■ Dokumenttext:
◆ ◆ ◆ ◆
Die Beiträge waren chronologisch geordnet. So eröffnete Astrid Opitz (Saarbrücken) das Symposium mit einem Aspekt ihrer Dissertation: „Zum Modus von Guillaume Dufays ‚Quel fronte signorille in paradiso' und ‚Craindre vous vueil, doulce dame de pris'". Sie machte deutlich, dass eine aus der einstimmigen Liturgie abgeleitete Sicht auf den Modus des 15. Jahrhunderts auch zur formalen Werkanalyse weltlicher mehrstimmiger Werke einen wichtigen Beitrag zu leisten vermag. Einen Überblick „Zum Transfer italienischer Musik am Beispiel der bayerisch-französischen Beziehungen unter Ludwig XIV." gab Margret Scharrer (Saarbrücken), während Melania Bucciarelli (Trondheim) den ersten Symposiumstag mit einem Beitrag zu „Senesino: an Italian Castrato in Dresden 1717‒1720" beschloss, in dem sie u. a. eine bisher unbekannte Korrespondenz zwischen Senesino und Giuseppe Riva vorstellte.
Corinna Herr (Bochum) begann den zweiten Kongresstag mit einem Thema, das auf ihre erste wissenschaftliche Hausarbeit bei Reinhard Strohm zurückgeht: „‚Le due Rodelinde': Konzeptionen bei Georg Friedrich Händel und Carl Heinrich Graun". Der Beitrag über die „Italienische Opera seria und ihre Ableger im ersten öffentlichen Opernhaus in Wien" wurde als Zwischenergebnis eines gemeinsamen Projektes zweigeteilt präsentiert: Andrea Sommer-Mathis (Wien) informierte über die Geschichte des Wiener Kärntnertortheaters in der Zeit von 1728 bis 1748, während Reinhard Strohm (Oxford) Ausführungen über das entsprechende musikalische Repertoire, darunter beispielsweise die erste Opera seria in deutscher Sprache, hinzufügte. Ergänzend zu Betrieb und italienisch geprägtem Opernrepertoire feststehender Theaterhäuser gab Juliane Riepe (Halle/Saale) anhand von unveröffentlichten Briefzeugnissen einen anschaulichen Einblick in den Alltag zeitgenössischer Wandertruppen („L'impresario in angustie. Angelo Mingotti und die Logistik einer italienischen Wandertruppe im Deutschland der 1750er und 1760er Jahre"). Parallel zur Rezeption italienischer Opernmusik im deutschsprachigen Raum untersuchte Michel Noiray (Paris) die Adaption der Opera seria in Frankreich anhand eines exemplarischen Libretto- und Partiturvergleichs („Casti's and Paisiello's Il re Teodoro in Venezia from Burgtheater to Théâtre Royal Italien, 1784‒1815)", während Stephanie Klauk (Rom) die „Rezeption italienischer Instrumentalmusik bei Mozart" mit Hilfe des ‚Deklamationsprinzips' (vgl. Strohm, „Merkmale italienischer Versvertonung in Mozarts Klavierkonzerten", in: Analecta Musicologica 18, 1978, S. 219−236) plausibel zu machen versuchte. Michele Calella (Wien) stellte in seinem Beitrag „einige imagologische Überlegungen" zum „Französische[n] als parodistisches Stereotyp in der italienischen Opera buffa des 18. Jahrhunderts" an, bevor Arnold Jacobshagen (Köln) unter dem Titel „Napoleon, Rossini, Metternich: Anmerkungen zur französisch-deutschen Musikpublizistik um 1820" einen schlaglichtartigen Überblick der Kritik an deutscher und französischer Musik von Kiesewetter, Marx, Schumann und Wagner bot. Rainer Kleinertz (Saarbrücken) stellte am Ende des zweiten Kongresstages die provokante Frage: „Die ‚Idee der absoluten Musik': eine deutschnationale Mystifikation?", die er mit Hilfe einer umfassenden Darstellung der Begriffsgeschichte und deren Kontextualisierung beantwortete.
◆ ◆ ◆ ◆
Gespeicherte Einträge
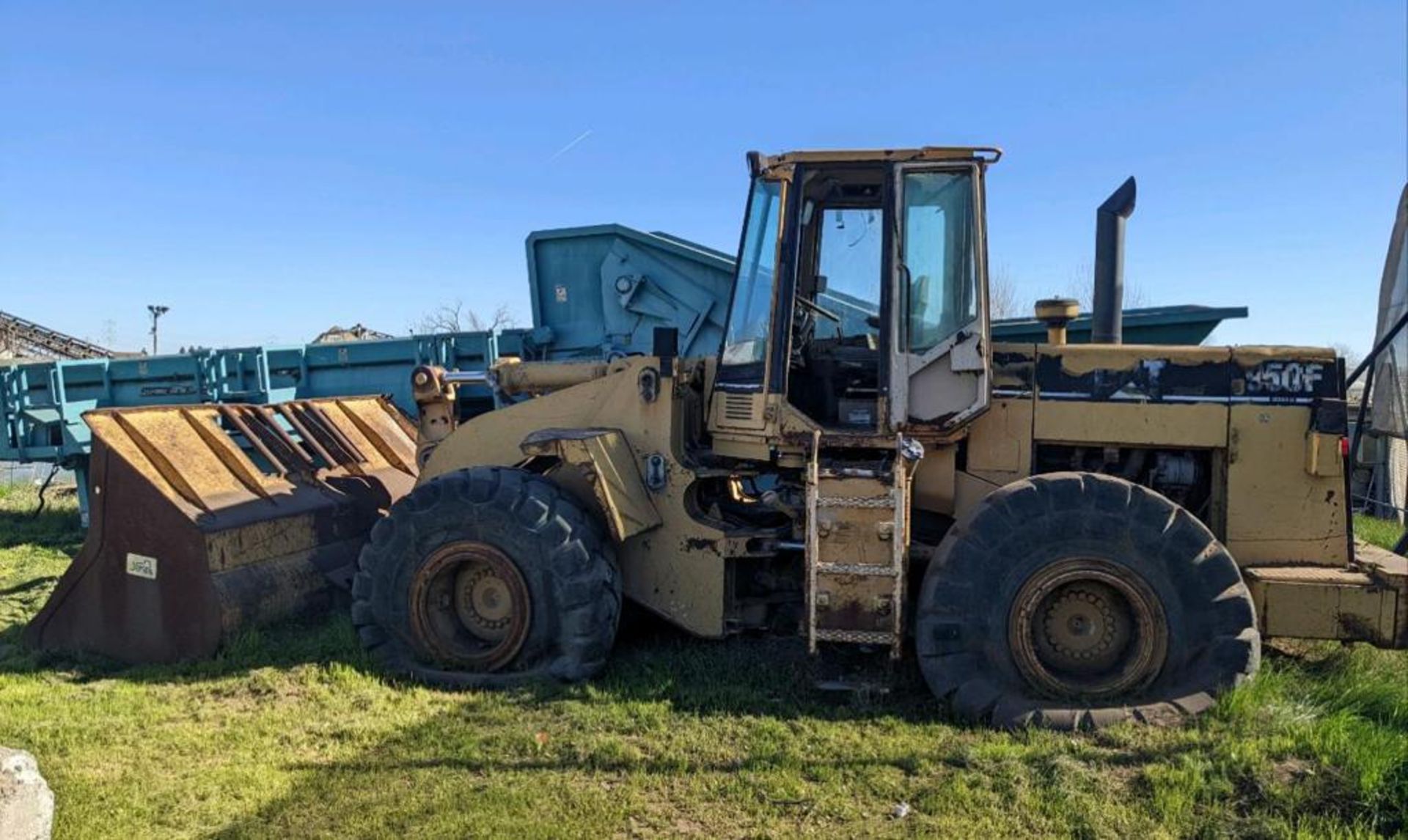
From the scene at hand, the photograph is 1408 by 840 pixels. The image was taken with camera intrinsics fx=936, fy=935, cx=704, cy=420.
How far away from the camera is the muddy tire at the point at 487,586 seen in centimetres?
504

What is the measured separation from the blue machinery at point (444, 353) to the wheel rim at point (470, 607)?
179 inches

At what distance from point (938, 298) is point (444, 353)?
684 centimetres

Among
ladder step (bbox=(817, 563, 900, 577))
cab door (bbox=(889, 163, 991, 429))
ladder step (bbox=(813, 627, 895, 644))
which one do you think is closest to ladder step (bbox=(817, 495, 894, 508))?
ladder step (bbox=(817, 563, 900, 577))

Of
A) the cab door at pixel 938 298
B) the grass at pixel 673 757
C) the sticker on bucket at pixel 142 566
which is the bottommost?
the grass at pixel 673 757

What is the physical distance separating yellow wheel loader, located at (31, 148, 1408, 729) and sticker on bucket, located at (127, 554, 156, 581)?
13 millimetres

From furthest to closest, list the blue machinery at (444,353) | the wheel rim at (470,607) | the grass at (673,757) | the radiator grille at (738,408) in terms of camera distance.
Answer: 1. the blue machinery at (444,353)
2. the radiator grille at (738,408)
3. the wheel rim at (470,607)
4. the grass at (673,757)

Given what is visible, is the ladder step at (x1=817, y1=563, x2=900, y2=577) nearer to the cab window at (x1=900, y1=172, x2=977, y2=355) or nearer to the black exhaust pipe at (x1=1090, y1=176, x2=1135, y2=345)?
the cab window at (x1=900, y1=172, x2=977, y2=355)

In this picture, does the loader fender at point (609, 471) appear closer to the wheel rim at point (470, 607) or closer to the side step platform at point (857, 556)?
the wheel rim at point (470, 607)

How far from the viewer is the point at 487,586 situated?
5.27 metres

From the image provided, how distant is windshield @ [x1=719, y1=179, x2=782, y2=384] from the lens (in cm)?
521

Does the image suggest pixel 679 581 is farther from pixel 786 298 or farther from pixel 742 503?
pixel 786 298

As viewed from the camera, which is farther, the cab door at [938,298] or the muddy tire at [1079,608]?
the cab door at [938,298]

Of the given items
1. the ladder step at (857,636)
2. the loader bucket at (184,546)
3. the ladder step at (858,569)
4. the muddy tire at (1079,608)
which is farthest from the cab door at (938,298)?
the loader bucket at (184,546)

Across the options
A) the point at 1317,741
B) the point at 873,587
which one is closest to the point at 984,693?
the point at 873,587
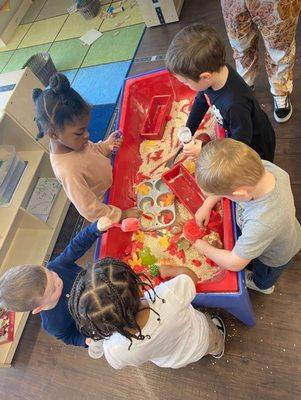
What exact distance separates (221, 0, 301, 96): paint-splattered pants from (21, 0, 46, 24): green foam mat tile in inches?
117

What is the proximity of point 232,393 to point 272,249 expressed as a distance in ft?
2.21

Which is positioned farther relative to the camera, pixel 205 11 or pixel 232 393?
pixel 205 11

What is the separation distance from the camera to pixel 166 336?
3.17 feet

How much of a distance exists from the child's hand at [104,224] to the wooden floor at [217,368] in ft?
2.22

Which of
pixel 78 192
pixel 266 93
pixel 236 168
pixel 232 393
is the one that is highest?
pixel 236 168

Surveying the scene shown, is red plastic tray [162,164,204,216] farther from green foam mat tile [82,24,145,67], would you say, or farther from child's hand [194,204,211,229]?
green foam mat tile [82,24,145,67]

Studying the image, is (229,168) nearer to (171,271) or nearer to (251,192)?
(251,192)

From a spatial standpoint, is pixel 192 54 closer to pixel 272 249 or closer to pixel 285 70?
pixel 272 249

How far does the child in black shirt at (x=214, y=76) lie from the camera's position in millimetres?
1149

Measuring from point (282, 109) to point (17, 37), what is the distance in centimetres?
315

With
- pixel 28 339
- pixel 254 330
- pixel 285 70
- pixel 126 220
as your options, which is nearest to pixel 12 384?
pixel 28 339

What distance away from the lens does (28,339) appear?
183 cm

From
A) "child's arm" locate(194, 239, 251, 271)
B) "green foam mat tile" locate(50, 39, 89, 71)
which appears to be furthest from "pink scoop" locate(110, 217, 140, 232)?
"green foam mat tile" locate(50, 39, 89, 71)

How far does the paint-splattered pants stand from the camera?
58.7 inches
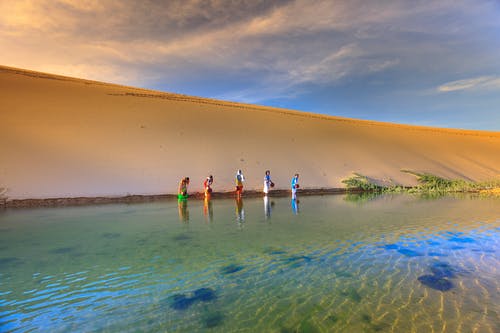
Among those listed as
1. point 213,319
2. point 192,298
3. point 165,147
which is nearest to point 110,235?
point 192,298

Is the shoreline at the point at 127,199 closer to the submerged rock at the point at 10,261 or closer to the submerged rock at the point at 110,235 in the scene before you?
the submerged rock at the point at 110,235

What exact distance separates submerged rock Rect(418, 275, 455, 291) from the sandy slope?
626 inches

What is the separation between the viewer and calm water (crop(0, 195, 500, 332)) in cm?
365

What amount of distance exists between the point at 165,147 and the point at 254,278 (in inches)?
751

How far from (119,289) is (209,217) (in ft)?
21.1

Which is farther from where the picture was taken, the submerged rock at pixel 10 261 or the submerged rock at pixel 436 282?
the submerged rock at pixel 10 261

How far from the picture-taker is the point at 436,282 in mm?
4637

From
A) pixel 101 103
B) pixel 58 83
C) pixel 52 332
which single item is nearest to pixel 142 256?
pixel 52 332

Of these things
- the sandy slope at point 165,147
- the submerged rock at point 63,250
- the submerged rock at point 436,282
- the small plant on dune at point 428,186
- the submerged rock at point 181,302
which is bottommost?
the submerged rock at point 436,282

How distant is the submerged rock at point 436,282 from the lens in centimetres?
444

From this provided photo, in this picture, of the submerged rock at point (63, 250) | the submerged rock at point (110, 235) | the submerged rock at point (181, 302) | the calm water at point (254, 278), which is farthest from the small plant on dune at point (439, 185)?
the submerged rock at point (63, 250)

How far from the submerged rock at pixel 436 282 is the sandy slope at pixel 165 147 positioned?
15900 millimetres

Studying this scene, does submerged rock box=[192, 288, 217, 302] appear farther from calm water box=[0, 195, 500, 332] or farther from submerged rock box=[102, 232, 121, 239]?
submerged rock box=[102, 232, 121, 239]

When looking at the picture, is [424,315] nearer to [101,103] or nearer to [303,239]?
[303,239]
◆ ◆ ◆ ◆
■ Anwendung des Gelesenen:
a – Beantworte anhand des Symposiumsberichts die folgenden Fragen:
(i) Aus welcher Stadt kam Melania Bucciarelli?
(ii) Über welchen Zeitraum der Geschichte des Wiener Kärntnertortheaters informierte Andrea Sommer-Mathis?
(iii) Wer sprach am Ende des zweiten Kongresstages?
b – Gib den Absatz des Symposiumsberichts, der mit „Die Beiträge waren chronologisch geordnet“ beginnt, als kurze Stichpunktliste wieder. Die wesentlichen Fakten sollen erhalten bleiben.
Die Datensätze sind eigenständiges Material und unabhängig vom Symposiumsbericht.

■ Antworten je Aufgabe:
a –
(i) Aus Trondheim.
(ii) Über die Zeit von 1728 bis 1748.
(iii) Rainer Kleinertz (Saarbrücken).

b –
- Die Beiträge waren chronologisch geordnet.
- Astrid Opitz (Saarbrücken) eröffnete das Symposium mit einem Aspekt ihrer Dissertation zum Modus von zwei Werken Guillaume Dufays. Sie zeigte, dass eine aus der einstimmigen Liturgie abgeleitete Sicht auf den Modus des 15. Jahrhunderts auch zur formalen Analyse weltlicher mehrstimmiger Werke beitragen kann.
- Margret Scharrer (Saarbrücken) gab einen Überblick zum Transfer italienischer Musik am Beispiel der bayerisch-französischen Beziehungen unter Ludwig XIV.
- Melania Bucciarelli (Trondheim) beschloss den ersten Tag mit einem Beitrag über Senesino als italienischen Kastraten in Dresden 1717‒1720. Dabei stellte sie unter anderem eine bisher unbekannte Korrespondenz zwischen Senesino und Giuseppe Riva vor.